Affiche de La fin d’Oak Street
Affiche de La fin d’Oak Street

Des crocs, du cœur et un peu de mauvaise foi dinosauresque

Le texte source insiste aussi sur la brutalité du spectacle : dinosaures contre dinosaures, dinosaures contre animaux de compagnie, serpent géant contre maison entière. On comprend le programme. David Robert Mitchell, déjà connu pour son goût du trouble et des espaces contaminés, semble ici s’amuser à faire monter la tension sans jamais oublier la lisibilité de l’action. Le film serait violent, oui, mais pas gratuitement sadique. Nuance essentielle. On peut faire rugir la bête sans transformer le film en exhibition de carnage. C’est là que le dosage compte, et c’est là que beaucoup de blockbusters récents se plantent en beauté.

Anne Hathaway, Ewan McGregor, Maisy Stella et Christian Convery composent une famille dont les failles comptent autant que les dinos. Ce n’est pas un détail décoratif : dans ce type de récit, la crédibilité émotionnelle fait tenir tout l’édifice. Sans ça, on regarde juste des effets spéciaux courir après des figurants. Avec ça, on a un vrai suspense, des enjeux lisibles, et une petite cruauté très américaine dans la manière de faire cohabiter le trauma familial et le spectacle de masse. Le film sait qu’un bon monstre ne vaut rien sans un bon foyer à détruire.

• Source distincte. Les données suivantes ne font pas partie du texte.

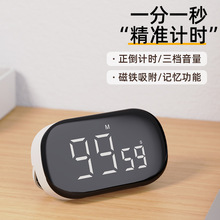 2023款LED大屏幕數字計時器學生學習自律做題廚房烹飪做飯定時器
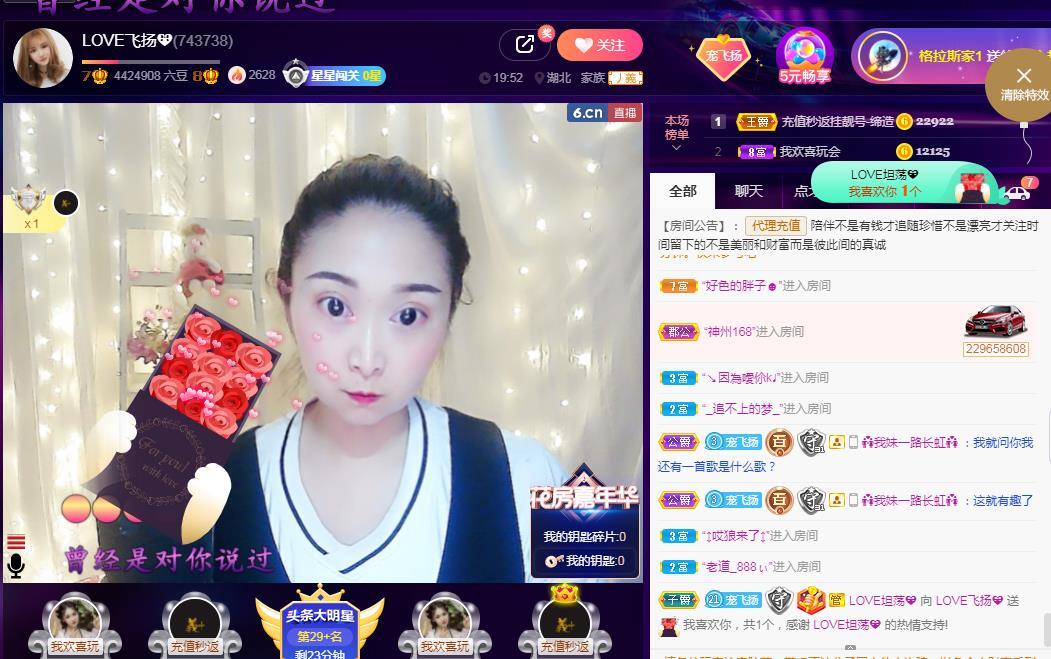 LOVE飞扬💝的图片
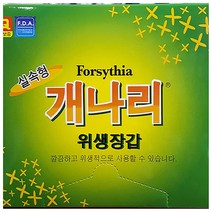 [더착한푸드]위생장갑(개나리 200매) 5개 위생장갑 일회용장갑 비닐장갑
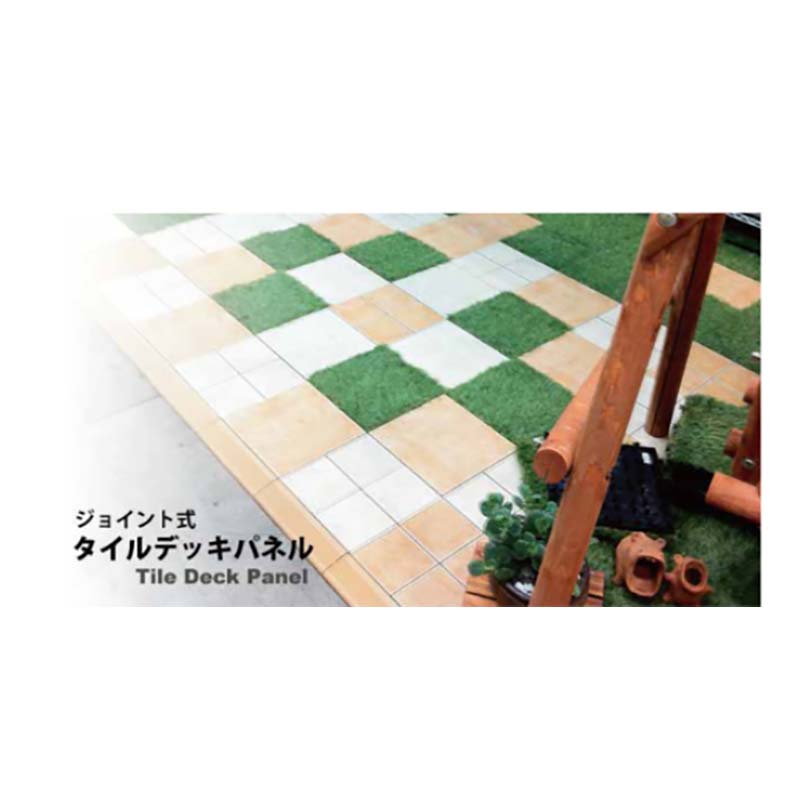 ��100%�ݥ���ȥХå� ����ȥ꡼������2/25�ޤǡۥ����� ���祤��ȼ�������ǥå��ѥͥ� �������� ���̶��� 30��8cm 40�� �ޥĥ�� ���祤��ȥ����� �� �٥��� �����ǥ� ���� ����Բ�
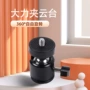 手持球型金属手机大力夹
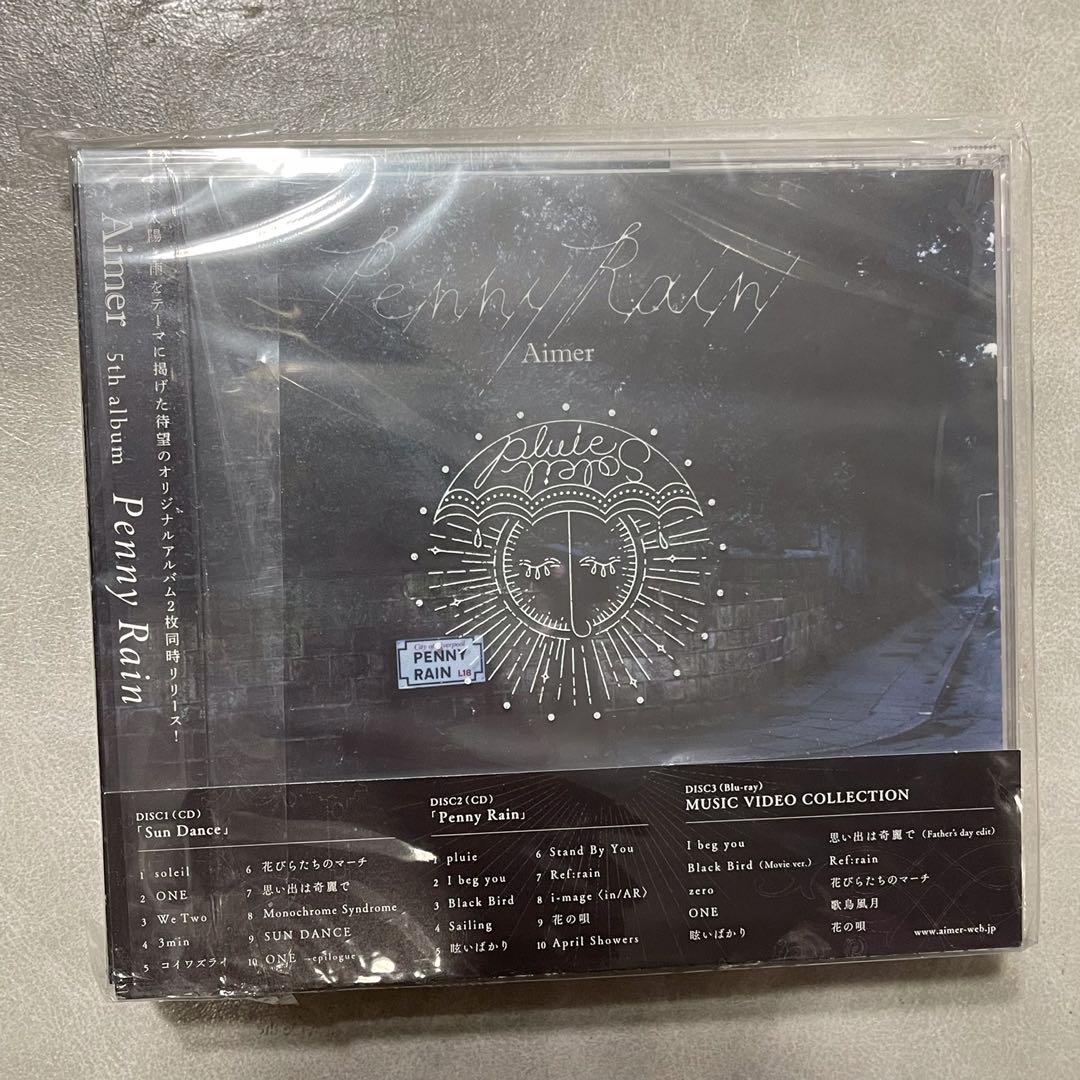 Aimer Sun Dance & Penny Rain(初回生産限定盤A)(Blu-ray Disc付)(特典 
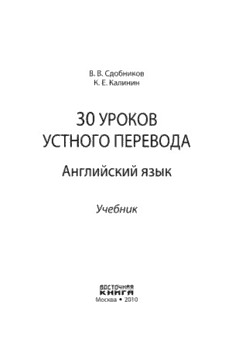 book image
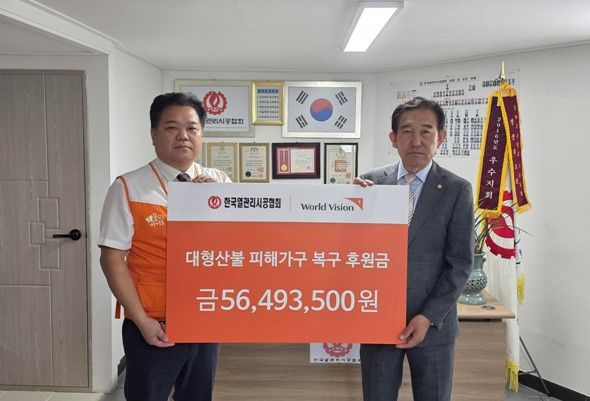 한국열관리시공협회가 10일 월드비전에 ‘경상도 산불 피해 복구’ 긴급구호 후원금을 전달했다. 월드비전 제공
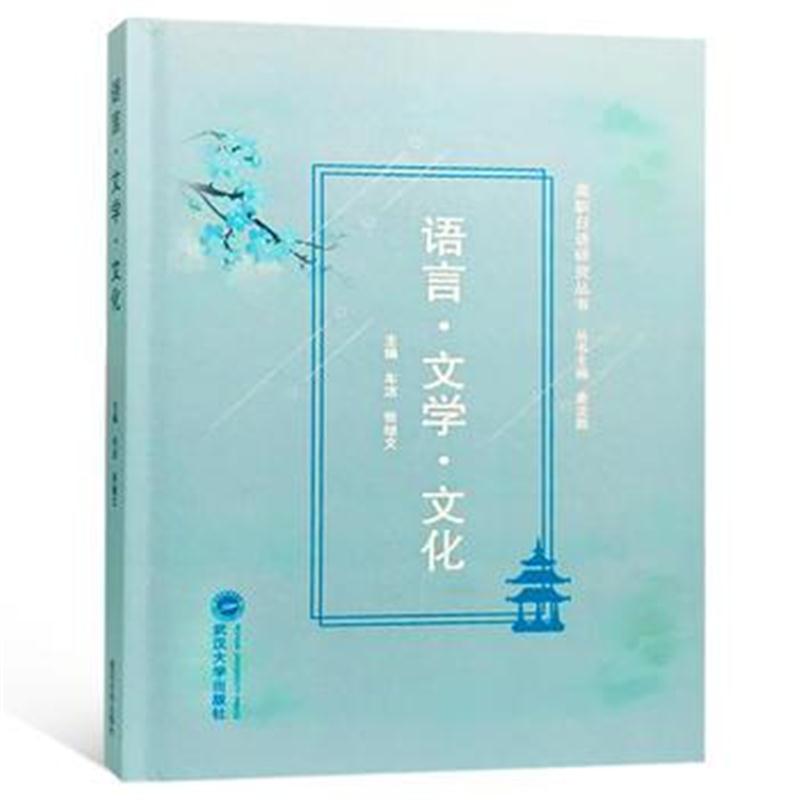 全新正版 语言 文学 文化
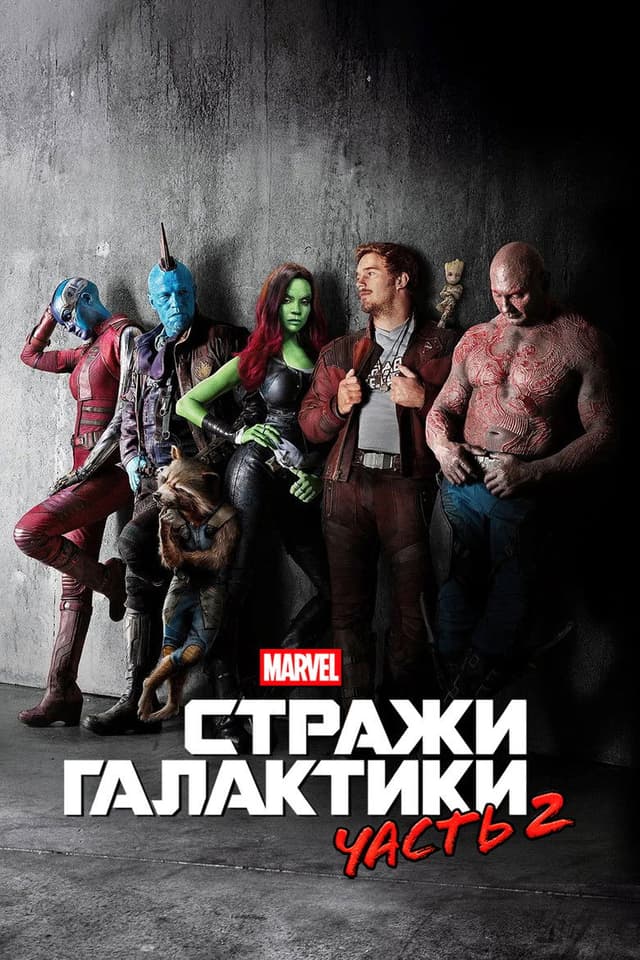 Стражи Галактики. Часть 2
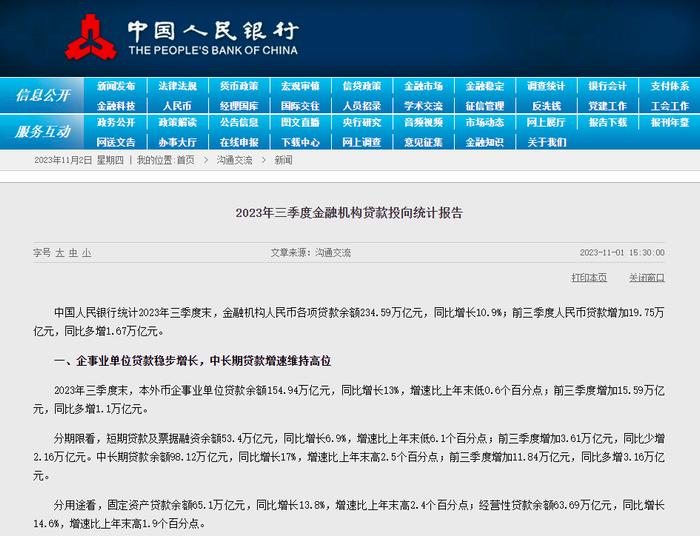 央行：房地产贷款增速下滑态势有所企稳  房地产开发贷款余额同比增长4%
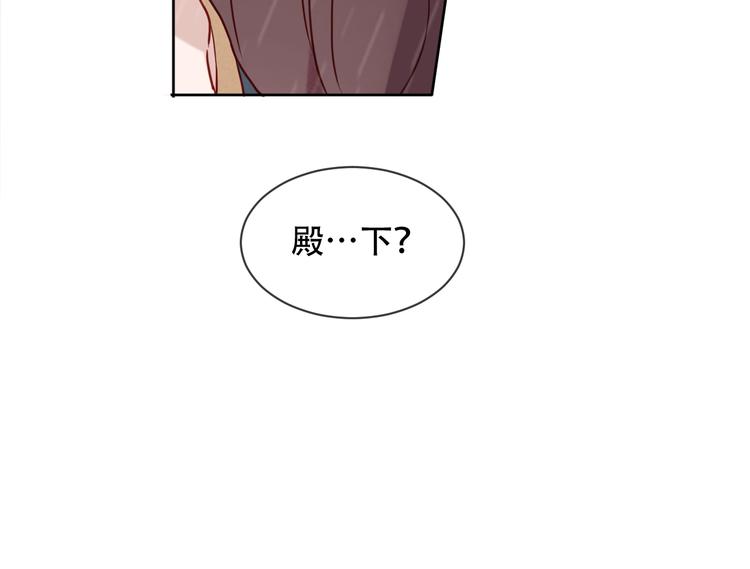 第109话 微笑下的尖刀70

Pas de cimetière pour Starbuck

Et donc, oui, Starbuck survit. Mieux : il a droit à son moment héroïque, celui qui fait sourire les salles avant de relancer la tension. Le film joue avec la peur du spectateur, mais il ne franchit pas la ligne rouge du mauvais goût. C’est peut-être ça, la vraie petite victoire de The End of Oak Street : comprendre que la terreur fonctionne mieux quand elle ménage une sortie de secours affective. Buzz et Brisket, les deux chiens qui incarnent Starbuck, deviennent alors les artisans discrets d’un tour de passe-passe très hollywoodien, où l’émotion et le spectacle se serrent la main sans trop se regarder dans les yeux.

Au fond, ce genre de film dit toujours quelque chose de notre rapport au cinéma de genre : on veut avoir peur, mais pas au point de perdre ce qui nous relie encore au monde réel. Un chien qui survit, c’est presque une promesse morale. Une petite ligne de conduite dans un chaos de reptiles. Et ça, mine de rien, ça vaut bien plus qu’un énième rugissement numérique. Le vrai miracle du film, ce n’est pas qu’il y ait des dinosaures : c’est qu’on en sorte avec le chien.

Reste à voir si le public suivra cette drôle de créature hybride, entre thriller familial, film de monstres et carte postale empoisonnée de l’Amérique suburbaine. Mais une chose est sûre : Starbuck a déjà gagné son match. Et dans un monde où les franchises aiment parfois sacrifier tout le monde pour un cliffhanger, ça fait un bien fou.